● TO DO
Copy the material from the line with "From the provided" up to and including the line with "8059 millimetres", replacing "stone lantern" with "stone lamp" and leaving everything else unchanged.

● RECORD LIST
§ §
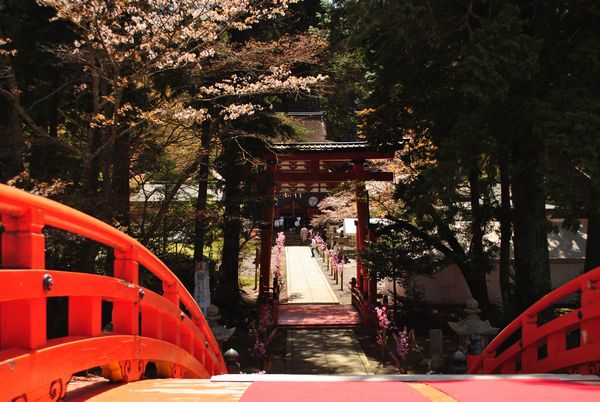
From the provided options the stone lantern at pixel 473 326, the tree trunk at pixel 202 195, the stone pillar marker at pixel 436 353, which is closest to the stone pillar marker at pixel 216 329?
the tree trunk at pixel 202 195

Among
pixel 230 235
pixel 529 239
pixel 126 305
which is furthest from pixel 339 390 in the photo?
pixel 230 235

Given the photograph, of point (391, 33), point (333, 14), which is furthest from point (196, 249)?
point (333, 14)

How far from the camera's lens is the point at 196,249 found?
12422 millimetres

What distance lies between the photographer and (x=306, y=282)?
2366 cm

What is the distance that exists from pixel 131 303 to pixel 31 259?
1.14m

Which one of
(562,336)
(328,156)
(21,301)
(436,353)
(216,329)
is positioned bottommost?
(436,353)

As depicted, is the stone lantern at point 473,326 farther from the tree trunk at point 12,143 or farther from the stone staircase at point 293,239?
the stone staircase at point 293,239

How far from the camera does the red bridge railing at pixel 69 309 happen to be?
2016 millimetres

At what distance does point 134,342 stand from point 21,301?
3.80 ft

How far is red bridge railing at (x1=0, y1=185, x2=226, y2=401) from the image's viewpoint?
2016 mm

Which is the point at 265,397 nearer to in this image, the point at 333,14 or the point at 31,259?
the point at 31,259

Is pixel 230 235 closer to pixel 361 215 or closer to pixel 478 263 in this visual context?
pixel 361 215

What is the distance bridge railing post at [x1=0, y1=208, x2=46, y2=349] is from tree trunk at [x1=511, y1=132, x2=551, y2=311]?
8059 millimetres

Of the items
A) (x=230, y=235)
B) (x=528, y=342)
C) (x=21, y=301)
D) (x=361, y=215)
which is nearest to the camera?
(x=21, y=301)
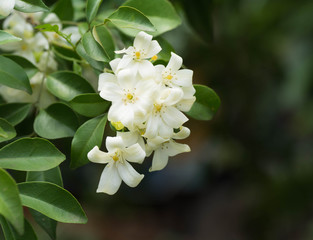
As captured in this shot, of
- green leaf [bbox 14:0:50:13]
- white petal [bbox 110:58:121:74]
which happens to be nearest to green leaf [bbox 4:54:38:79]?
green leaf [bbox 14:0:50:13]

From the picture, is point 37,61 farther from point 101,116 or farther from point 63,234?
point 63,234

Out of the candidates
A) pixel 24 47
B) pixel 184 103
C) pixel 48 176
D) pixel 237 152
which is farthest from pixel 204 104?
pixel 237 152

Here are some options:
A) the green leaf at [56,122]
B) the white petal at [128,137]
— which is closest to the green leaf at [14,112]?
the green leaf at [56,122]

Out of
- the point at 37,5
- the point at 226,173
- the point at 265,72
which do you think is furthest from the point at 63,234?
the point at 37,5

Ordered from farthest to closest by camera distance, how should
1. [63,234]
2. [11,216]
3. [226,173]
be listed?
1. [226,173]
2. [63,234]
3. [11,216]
§ §
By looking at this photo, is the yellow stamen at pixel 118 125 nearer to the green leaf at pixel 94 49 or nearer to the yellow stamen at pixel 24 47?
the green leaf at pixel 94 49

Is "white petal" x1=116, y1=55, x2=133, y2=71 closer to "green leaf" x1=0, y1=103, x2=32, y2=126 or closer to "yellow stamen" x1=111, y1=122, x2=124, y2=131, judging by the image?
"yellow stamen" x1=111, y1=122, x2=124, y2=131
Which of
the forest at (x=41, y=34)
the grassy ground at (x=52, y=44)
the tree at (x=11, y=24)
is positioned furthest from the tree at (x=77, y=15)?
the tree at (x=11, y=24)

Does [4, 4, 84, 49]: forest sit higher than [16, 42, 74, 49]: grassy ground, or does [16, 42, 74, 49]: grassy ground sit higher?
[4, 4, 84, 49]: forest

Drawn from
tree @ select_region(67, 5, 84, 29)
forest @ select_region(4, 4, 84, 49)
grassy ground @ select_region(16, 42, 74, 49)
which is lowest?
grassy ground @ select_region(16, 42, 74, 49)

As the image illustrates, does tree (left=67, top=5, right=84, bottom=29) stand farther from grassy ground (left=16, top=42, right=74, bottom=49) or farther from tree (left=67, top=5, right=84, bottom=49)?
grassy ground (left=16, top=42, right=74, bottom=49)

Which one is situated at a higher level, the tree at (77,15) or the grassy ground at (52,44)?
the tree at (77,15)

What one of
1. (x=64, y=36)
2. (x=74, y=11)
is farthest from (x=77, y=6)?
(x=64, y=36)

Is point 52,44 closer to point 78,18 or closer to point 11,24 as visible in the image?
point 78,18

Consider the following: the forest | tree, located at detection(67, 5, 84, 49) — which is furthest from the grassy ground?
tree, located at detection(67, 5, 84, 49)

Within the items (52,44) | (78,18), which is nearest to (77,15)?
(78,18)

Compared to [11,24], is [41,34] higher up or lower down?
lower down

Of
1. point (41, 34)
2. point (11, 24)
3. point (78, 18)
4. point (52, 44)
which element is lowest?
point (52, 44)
§ §
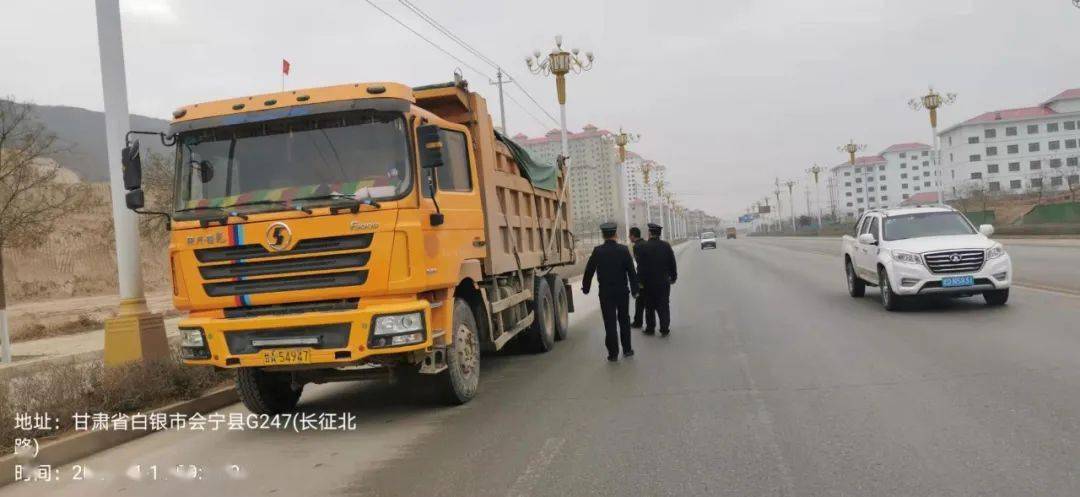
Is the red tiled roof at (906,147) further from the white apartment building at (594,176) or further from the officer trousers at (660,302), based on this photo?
§ §
● RESPONSE TO THIS EXERCISE
From the provided options the stone lamp at pixel 473 326, the tree trunk at pixel 202 195, the stone pillar marker at pixel 436 353, which is closest to the stone pillar marker at pixel 216 329?
the tree trunk at pixel 202 195

Among
pixel 230 235
pixel 529 239
pixel 126 305
which is furthest from pixel 339 390 in the photo?
pixel 230 235

Given the photograph, of point (391, 33), point (333, 14), which is furthest from point (196, 249)?
point (333, 14)

How far from the camera's lens is the point at 196,249 found?
12422 millimetres

What distance lies between the photographer and (x=306, y=282)?
2366 cm

What is the distance that exists from pixel 131 303 to pixel 31 259?
1.14m

Which one of
(562,336)
(328,156)
(21,301)
(436,353)
(216,329)
is positioned bottommost?
(436,353)

As depicted, is the stone lamp at point 473,326 farther from the tree trunk at point 12,143 or farther from the stone staircase at point 293,239?
the stone staircase at point 293,239

How far from the camera does the red bridge railing at pixel 69 309 happen to be?
2016 millimetres

At what distance does point 134,342 stand from point 21,301?
3.80 ft

How far is red bridge railing at (x1=0, y1=185, x2=226, y2=401) from the image's viewpoint?
2016 mm

Which is the point at 265,397 nearer to in this image, the point at 333,14 or the point at 31,259?
the point at 31,259

Is pixel 230 235 closer to pixel 361 215 or closer to pixel 478 263 in this visual context?
pixel 361 215

What is the distance bridge railing post at [x1=0, y1=208, x2=46, y2=349] is from tree trunk at [x1=511, y1=132, x2=551, y2=311]?
8059 millimetres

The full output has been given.